• [Instruction]: Write the next part of the text below on data mining in student assessment, starting after its final sentence.

• [Text excerpt]:

SIGCSE 2005 DC Application

Titus Winters (titus@cs.ucr.edu)

Department Computer Science & Engineering Surge Building Room 281
University of California at Riverside, 92521
Phone: 909 262 0385
Keywords: accreditation, data mining, curriculum assessment
Personal Homepage: http://www.cs.ucr.edu/~titus
Advisor: Tom Payne (thp at cs ucr edu)

Applications of Data Mining in Student Assessment

Introduction

The main thrust of the recent accreditation requirements from ABET, The Accreditation Board for Engineering and Technology, is that accredited engineering programs must have in place, and demonstrate use of, a "continuous-improvement process." A continuous-improvement process means one thing: feedback. The output from the educational program must be taken into account in the early stages of each cycle of the system and adjustments made in an attempt to increase the quality of the next batch of outputs. In order to maximize the effectiveness of our improvement process, data gathering and analysis are of prime importance in this process

The Plan at UCR

Many institutions are using surveys and course grades as "evidence" of the educational process. In contrast, the CS&E Department at UCR seeks to apply data mining and machine learning to measure instructional effectiveness. The goal is to gather information on every student in every course, down to the individual question level. According to ABET[3], a student's course grade fails to capture the student's knowledge in enough detail because too much information is lost in the aggregation of individual assessments. Grading must be done on the question level; we are trying to keep that level of detail and prevent information loss due to aggregation.

Goals of the Research

Concretely, we are developing and deploying an information system to track student performance through our program down to the question level. Once this information is in place we can turn to data-mining algorithms, both well-known and developed specifically for this problem. We can then answer a variety of questions, most importantly for accreditation, "What percentage of our students understand topics X, Y, and Z?" In general we hope to do much more than this, detecting good and bad test questions based on student performance, and perhaps even finding which topics a student isn't doing well in to help make tutoring time more efficient. Deployment and instructor adoption of this system will allow for more effective use of IT, including generating digital student portfolios, continuously growing question banks, automated cheat-checking, and more.

Background Theory

One of the most useful concepts in this analysis is that of Item Response Theory (IRT)[1]. IRT is the theoretical foundation behind such tests as the GRE Computer Adaptive Test[6] which interactively "homes in" on a score for students by giving harder questions in response to correct answers and easier questions in response to incorrect answers. The concepts behind IRT are simple: each question (item) corresponds to a particular topic. For that topic, each student has a particular numeric ability score. Since these scores cannot be directly measured, these are known as their latent ability scores. Each question is assumed to have a "characteristic curve" which plots the probability of getting the question correct as a function of the ability of the student. A logistic or sigmoid curve is often used for this. In such a curve there are two major parameters: difficulty (the ability for which a student would have a 50% chance of getting the question correct), and discrimination (roughly corresponding to the slope of the curve at that 50% mark). A question with perfect discrimination means that no student with an ability less than the difficulty will answer it correctly, and no student with an ability greater than the difficulty will answer incorrectly. Obviously, there are few perfect questions.

• [Collected data]:
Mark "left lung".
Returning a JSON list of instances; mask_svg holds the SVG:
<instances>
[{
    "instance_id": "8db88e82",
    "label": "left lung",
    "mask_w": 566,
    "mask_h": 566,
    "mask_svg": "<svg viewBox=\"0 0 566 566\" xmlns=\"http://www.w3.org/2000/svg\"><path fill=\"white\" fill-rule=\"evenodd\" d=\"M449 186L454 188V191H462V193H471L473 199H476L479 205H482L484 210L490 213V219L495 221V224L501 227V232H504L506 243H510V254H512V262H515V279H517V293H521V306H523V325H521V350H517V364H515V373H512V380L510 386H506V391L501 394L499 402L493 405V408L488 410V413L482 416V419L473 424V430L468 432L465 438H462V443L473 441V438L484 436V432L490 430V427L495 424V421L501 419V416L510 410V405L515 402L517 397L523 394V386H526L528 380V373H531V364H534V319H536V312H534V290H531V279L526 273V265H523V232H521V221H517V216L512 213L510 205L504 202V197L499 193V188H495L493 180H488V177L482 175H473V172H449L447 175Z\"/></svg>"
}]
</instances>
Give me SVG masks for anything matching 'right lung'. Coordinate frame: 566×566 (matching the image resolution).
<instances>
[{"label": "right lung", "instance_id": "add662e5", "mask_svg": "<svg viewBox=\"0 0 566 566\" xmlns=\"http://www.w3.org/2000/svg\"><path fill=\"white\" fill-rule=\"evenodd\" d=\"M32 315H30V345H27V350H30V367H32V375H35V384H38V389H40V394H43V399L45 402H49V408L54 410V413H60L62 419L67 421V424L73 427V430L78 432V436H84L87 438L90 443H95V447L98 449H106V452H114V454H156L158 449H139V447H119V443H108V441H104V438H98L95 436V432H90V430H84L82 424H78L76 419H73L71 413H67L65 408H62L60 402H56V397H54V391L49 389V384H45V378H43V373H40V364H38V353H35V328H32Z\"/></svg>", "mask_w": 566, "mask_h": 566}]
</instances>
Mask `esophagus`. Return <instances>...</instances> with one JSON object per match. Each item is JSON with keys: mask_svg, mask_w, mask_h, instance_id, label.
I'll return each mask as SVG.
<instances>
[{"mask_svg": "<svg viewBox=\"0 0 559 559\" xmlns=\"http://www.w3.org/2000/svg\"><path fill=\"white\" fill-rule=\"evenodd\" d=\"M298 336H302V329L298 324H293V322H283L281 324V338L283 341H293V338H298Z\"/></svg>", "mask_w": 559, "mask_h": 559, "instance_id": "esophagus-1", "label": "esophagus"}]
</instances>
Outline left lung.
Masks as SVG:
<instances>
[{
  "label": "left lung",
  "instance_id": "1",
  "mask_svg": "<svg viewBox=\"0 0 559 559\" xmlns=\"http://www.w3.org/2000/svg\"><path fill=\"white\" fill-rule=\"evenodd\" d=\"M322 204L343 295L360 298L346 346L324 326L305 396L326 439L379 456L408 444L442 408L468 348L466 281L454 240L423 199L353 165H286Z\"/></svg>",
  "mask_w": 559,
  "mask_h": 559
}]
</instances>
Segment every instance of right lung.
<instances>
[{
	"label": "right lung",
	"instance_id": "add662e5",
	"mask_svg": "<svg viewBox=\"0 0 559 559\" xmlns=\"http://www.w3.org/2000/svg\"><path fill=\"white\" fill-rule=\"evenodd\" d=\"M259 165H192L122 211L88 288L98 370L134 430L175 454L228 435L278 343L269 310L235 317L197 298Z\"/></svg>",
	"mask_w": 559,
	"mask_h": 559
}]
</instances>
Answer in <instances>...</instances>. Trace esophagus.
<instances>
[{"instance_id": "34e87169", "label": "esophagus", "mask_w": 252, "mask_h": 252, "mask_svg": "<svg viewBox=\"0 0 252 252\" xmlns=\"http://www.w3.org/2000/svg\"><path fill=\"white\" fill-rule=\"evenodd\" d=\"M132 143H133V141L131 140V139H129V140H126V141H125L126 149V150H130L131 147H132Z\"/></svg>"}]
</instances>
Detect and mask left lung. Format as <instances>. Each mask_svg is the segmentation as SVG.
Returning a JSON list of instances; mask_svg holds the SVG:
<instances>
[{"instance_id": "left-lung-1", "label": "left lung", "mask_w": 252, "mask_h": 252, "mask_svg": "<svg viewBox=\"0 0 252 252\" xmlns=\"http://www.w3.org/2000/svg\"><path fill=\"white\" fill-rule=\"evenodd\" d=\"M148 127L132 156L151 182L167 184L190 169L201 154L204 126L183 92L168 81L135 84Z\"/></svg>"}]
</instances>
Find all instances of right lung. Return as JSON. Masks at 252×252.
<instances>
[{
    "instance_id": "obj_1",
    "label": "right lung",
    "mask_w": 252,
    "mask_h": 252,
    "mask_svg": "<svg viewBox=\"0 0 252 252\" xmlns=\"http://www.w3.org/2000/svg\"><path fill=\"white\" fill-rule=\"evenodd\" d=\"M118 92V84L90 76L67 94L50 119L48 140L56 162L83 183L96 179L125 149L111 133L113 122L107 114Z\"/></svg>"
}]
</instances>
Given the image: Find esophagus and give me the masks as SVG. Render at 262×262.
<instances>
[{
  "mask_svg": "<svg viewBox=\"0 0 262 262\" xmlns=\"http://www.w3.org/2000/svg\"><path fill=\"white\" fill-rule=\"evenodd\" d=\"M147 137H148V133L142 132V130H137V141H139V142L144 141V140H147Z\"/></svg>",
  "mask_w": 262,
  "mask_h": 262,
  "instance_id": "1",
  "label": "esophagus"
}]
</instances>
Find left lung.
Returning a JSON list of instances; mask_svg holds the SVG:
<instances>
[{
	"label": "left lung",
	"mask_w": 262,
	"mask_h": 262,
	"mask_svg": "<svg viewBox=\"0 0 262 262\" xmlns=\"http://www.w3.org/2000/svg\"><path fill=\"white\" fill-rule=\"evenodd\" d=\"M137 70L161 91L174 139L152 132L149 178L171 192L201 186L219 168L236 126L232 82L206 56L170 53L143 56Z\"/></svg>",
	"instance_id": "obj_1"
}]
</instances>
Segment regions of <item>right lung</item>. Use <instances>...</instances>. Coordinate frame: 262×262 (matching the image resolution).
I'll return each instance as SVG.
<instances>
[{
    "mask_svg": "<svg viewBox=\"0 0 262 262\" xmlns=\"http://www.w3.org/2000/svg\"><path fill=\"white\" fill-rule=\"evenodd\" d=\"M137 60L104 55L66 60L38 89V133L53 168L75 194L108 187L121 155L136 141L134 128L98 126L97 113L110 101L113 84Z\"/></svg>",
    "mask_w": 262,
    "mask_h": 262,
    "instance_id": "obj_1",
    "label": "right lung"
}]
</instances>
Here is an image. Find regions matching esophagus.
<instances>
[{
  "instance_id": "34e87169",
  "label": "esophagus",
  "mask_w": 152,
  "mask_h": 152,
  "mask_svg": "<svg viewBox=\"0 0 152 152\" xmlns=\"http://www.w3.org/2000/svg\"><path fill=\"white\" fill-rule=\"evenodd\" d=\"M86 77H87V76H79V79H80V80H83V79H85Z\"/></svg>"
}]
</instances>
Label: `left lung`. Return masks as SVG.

• [Result for this task]:
    The concepts of latent ability, difficulty, and discrimination pervade this work, although we are setting out to solve a harder problem than IRT solves by not labeling question topics and not performing extensive experimentation for determine item parameters. The GRE CAT does this by having students take an "extra" test section to calibrate the parameters of new questions. Without greatly altering instructional techniques, this is not an option, so we need to simultaneously identify question topic and student latent abilities with minimal training data.

Current Status

The first work on this project was done in the Spring of 2003. Since then we have deployed tools to aid in the grading of student work, for programming work that can be automatically tested, automatic grading of multiple choice forms, and tools for mimicking traditional "red-pen" grading of electronic submissions. We have also put together a relational database for this information and begun the process of feeding grade data into it. Full course information for several courses is available at this time, and we expect 30% - 40% of instructors to comply this quarter, our first quarter of official deployment.
    For the past few months we have been investigating which data mining algorithms work best with the data we are gathering. Some things are relatively easy to do and have already been implemented. So far the biggest success has been determining from current course grades and question scores which questions on a test were "good", "bad", had the wrong answer key, were inadequately covered, etc. The IRT concepts of difficulty and discrimination are the key here.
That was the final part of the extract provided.